Because NLP has a more nuanced and human-like concept of the application than traditional vulnerability testers, it will detect bugs that might evade an older solution. This is important for building a fully functional, reliable app, but it also improves the application’s security and reduces the risk of successful attacks after release.

Enhancing Threat Intelligence with NLP

NLP’s utility is not limited to the development process. It is also useful for improving security following the completion and release of your application. All applications, no matter how well they have been developed, are under threat once they are exposed to the web.

Processing and correlating unstructured security data

After an application’s release and once customers have begun to use an application, it’s a fair bet that malicious actors will also begin looking for potential vulnerabilities or ways to exploit business logic.

Enhancing threat intelligence

Threat intelligence solutions aggregate and analyze data from various types of activity around your application. Typically, security teams receive alerts when there is suspicious or atypical activity, and the potential attack type may be identified. NLP takes this a step further.

Traditional threat intelligence solutions are adept at identifying known attack patterns, but they do not always catch zero-day attacks. In contrast, NLP is able to evaluate activity based on typical patterns, context, and behavior analysis to determine whether unusual activity poses any risk.

Prioritizing and extracting IOCs

Another advantage that NLP offers is automated extraction of Indicators of Compromise (IOCs) from security reports. One of the challenges that security professionals face is a deluge of security data and alerts with few indications of priority or risk. NLP is able to sort through these alerts and aggregate those that indicate an urgent issue.

IOCs could be anything from a spate of unusual traffic to a login from an unexpected location. However, these things can occur without necessarily being part of an attack, and NLP can use other behavior around your application to put the IOC in context. If it appears to be a true attack, your security team can respond quickly, reducing your downtime and limiting the damage from an attack.

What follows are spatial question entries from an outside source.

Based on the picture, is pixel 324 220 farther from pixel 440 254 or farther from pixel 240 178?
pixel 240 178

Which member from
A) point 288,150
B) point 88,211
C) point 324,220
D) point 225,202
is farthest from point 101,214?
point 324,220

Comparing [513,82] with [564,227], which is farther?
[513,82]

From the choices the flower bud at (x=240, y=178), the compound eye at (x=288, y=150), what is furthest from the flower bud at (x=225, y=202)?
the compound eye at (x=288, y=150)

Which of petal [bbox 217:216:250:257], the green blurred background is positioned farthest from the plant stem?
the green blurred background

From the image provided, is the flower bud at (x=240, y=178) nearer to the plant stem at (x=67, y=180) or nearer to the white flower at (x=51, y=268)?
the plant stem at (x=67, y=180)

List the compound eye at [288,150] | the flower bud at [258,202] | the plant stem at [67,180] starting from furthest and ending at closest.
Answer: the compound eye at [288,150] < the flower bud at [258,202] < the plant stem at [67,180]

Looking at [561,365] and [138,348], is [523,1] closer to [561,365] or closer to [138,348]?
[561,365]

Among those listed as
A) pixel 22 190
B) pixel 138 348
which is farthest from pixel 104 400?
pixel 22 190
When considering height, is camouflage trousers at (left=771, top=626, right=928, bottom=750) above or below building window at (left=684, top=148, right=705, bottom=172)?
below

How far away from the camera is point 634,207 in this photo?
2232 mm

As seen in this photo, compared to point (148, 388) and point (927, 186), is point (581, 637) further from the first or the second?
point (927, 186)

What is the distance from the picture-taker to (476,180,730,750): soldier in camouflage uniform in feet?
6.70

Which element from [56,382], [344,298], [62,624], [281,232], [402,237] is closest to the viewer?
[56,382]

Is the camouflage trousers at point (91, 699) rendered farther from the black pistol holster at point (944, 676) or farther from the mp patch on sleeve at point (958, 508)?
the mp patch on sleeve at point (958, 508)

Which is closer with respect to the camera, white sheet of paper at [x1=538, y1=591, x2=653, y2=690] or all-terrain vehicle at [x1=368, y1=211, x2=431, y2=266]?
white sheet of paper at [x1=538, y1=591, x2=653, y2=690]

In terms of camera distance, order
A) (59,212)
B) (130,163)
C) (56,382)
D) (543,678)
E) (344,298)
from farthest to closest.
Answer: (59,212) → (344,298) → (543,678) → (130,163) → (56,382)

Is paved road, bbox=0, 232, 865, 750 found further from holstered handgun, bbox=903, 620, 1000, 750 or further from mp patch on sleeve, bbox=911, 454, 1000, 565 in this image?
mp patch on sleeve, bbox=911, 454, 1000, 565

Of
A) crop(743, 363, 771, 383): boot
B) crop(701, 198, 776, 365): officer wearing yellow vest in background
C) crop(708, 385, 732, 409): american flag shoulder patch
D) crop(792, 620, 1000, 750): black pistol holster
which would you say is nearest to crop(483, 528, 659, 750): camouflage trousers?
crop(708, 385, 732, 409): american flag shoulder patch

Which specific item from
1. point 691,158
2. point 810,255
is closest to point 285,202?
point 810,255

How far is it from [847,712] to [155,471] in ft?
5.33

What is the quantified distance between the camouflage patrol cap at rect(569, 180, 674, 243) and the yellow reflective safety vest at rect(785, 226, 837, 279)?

NLP-Powered Security Policy Management

Vulnerability detection and threat intelligence are both important security tools, but they work best in concert with enforced and effective security policies. One of the greatest threats to organizational security (and an often-used vector of attack) is human error. To secure applications against this vulnerability, many organizations have implemented zero-trust, enforce access controls, use monitoring tools, and provide training to employees.

All of these strategies are highly effective, especially when used together, but they can be further enhanced by NLP. NLP can act as an interface between human policy creation and your security tools’ response. By translating between human language and code, NLP assists security professionals with creating, managing, and enforcing policies.

Automated policy translation and enforcement can be much more precise and nuanced when informed by NLP. NLP is able to process words based on their use in human language, which provides insight into the intent and desired outcomes of those policies. Enforcement can then be done according to intent rather than strictly according to what is encoded.

As machine learning and natural language processing develop, they are valuable tools for next-generation application security solutions. Leveraging NLP especially enables security solutions to take a more proactive and adaptive approach to security. Rather than relying on strict code instructions, NLP is a flexible tool that can enhance security during development, threat intelligence, and policy enforcement after deployment.